Not to be outdone by the economic folly of their colleagues at the Treasury Department, bureaucrats at the Department of Labor have published 1,000 pages of new regulations—collectively called “the fiduciary rule”—targeting the investment industry that will make it more expensive and less likely for low and middle-income Americans to save for their future. Working Americans already face a host of obstacles that prevent them from saving for retirement or unexpected financial hardships, and observers from across the political spectrum agree that these new regulations will only further discourage private savings.
But as harmful as these policies will be for American families and businesses trying to get ahead in a still stagnant economy, the real scandal of these new sets of rules are the flagrant abuses of power that created them.
In 2014, Treasury Secretary Jack Lew said, “We do not believe we have the authority to address this inversion question through administrative action. […] That’s why legislation is needed.” This was not a groundbreaking statement: Everyone in Washington knows that the Secretary of the Treasury does not have the power to unilaterally change the tax laws just because he doesn’t like them. And yet that’s exactly what he did this week, with the blessing of Obama—abandoning his constitutional scruples and betraying his respect for Congress’ rightful role in writing tax policy in order to score cheap political points.
Likewise, the secretary of labor has no legitimate authority to regulate the transactions between brokers and their retail clients as it does in its new fiduciary rule. The Dodd-Frank so-called financial reform law of 2010 explicitly authorized the Securities and Exchange Commission to perform this function. And yet, because the SEC had not yet fulfilled this mandate under Dodd-Frank, the Department of Labor stepped in to fill the regulatory void.
This is not how the American people expect their government to work, because it’s not how the federal government is supposed to work.
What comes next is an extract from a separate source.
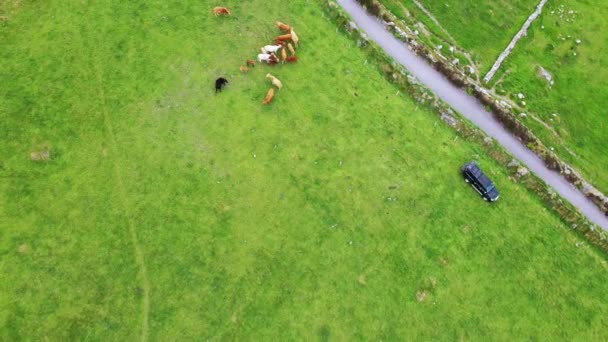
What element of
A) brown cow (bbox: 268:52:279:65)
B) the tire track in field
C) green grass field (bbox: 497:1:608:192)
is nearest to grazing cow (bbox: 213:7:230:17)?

The rules and regulations governing American society—especially those that have a major impact on our economy—must be debated and passed by elected members of Congress, not negotiated by industry insiders and unelected regulators behind closed doors in the shadowy federal bureaucracy.
That’s why I recently joined nine colleagues from the House and Senate to launch the Article I Project, a network of conservative policymakers working together on a new agenda of government reform and congressional re-empowerment.
The Article I Project recognizes that the problem of executive-branch overreach is often the result of perpetual, intentional congressional under-reach, and it proposes that a reclamation of those Article I powers by the House and Senate can lead not only to a more responsible, trustworthy government, but to a healthier and happier republic.